When I first heard of it the premise of Dollhouse sounded like the twisted love child of The Girl Who Was Plugged In and Normal Again. This would have been a very good, very creepy thing. Up close it also sounded like Buffy as seen from the perspective of the Watcher’s Council. The Slayer was always a doll to them even if they made mission not money from her and never programmed her for sex. One difference is that in BtVS the Watcher’s Council didn’t appear until Season 3 and the full horror of the system wasn’t made explicit until Season 7. For a long time the viewer was sucked into rooting for the set up as if it were a standard hero’s journey and when the truth was finally exposed that audience complicity made it into a personal epiphany which many rejected along with the show.

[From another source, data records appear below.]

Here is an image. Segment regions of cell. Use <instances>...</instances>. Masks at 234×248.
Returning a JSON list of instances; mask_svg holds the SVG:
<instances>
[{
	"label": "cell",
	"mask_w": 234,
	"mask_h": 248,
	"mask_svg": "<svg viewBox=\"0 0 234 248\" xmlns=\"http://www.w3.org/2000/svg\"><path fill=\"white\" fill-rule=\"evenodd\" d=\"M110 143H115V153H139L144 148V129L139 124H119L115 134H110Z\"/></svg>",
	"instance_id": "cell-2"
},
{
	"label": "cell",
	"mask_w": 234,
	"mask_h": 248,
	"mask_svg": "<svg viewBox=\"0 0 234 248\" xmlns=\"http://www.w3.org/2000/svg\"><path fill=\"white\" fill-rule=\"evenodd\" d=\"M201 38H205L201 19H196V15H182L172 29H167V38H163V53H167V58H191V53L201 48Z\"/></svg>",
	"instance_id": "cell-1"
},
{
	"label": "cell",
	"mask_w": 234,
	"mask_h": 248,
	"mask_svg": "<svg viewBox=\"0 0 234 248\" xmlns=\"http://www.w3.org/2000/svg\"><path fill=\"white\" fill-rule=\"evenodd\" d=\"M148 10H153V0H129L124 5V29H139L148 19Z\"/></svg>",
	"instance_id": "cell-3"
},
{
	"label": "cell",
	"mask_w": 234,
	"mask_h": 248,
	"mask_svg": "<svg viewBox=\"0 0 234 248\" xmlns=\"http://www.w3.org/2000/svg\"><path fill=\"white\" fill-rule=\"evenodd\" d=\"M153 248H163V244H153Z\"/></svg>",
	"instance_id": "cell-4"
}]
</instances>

Dollhouse tells us right from the beginning that it’s a bad wrong thing. Even without the overt references to human trafficking, the very first engagement Echo goes on she’s someone else’s perfect weekend, a blow-up birthday treat programmed to simulate not only sex but emotions. The brief glimpse of Sierra’s first time she’s wired up like a prime piece of laboratory specimen in a place where they do do awful things to rats. Despite all this the surface gloss of the series rather undermined its disapproving stance. Tonally the pilot had all the dissonance of a forced hybrid of Objects in Space with Charlie’s Angels. It was particularly jarring in the kidnapping story, which hit every emotional note on cue but never convinced physically. Even Eliza’s shoes were wrong. It played like a comic book version of the things even standard cop shows do more convincingly. Maybe because they are all cop shows now - mysterious private agencies, even morally ambiguous private agencies, belong in the sixties or certainly pre-recession. No-one believes in billionaires right now.
I’m being critical because the show did promise to be about power. What men want to do to women and what very rich people expect to do to the merely middle class but also about the temptations for those with relatively little power to give up what little they have. For someone to look after them. It can still do that but I think they need to avoid basing engagements on grittier genre fare, the discrepancies are too glaring.

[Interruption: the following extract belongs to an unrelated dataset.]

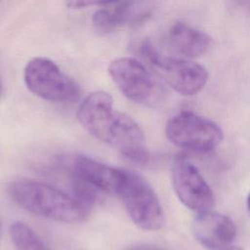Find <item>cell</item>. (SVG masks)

For all the complaints that the dolls would be impossible to root for I already feel interested in Echo/Caroline, I think Dushku’s strong personality works well here given that she’s supposed not to be so easily erased. Lead (and executive producer) aside, the most promising parts of the show relate to the Dollhouse itself. Who runs them and what else might they want this technology for? Where do they get the downloaded personalities that Topher amalgates and does he see himself as an artist or a technician? In what capacity did Adele know Caroline before she became Echo? What convinced Boyd and Amy Acker’s characters to do the jobs they do? How blank are the blank slates and what capacity do they have to re-write themselves? Do they want to?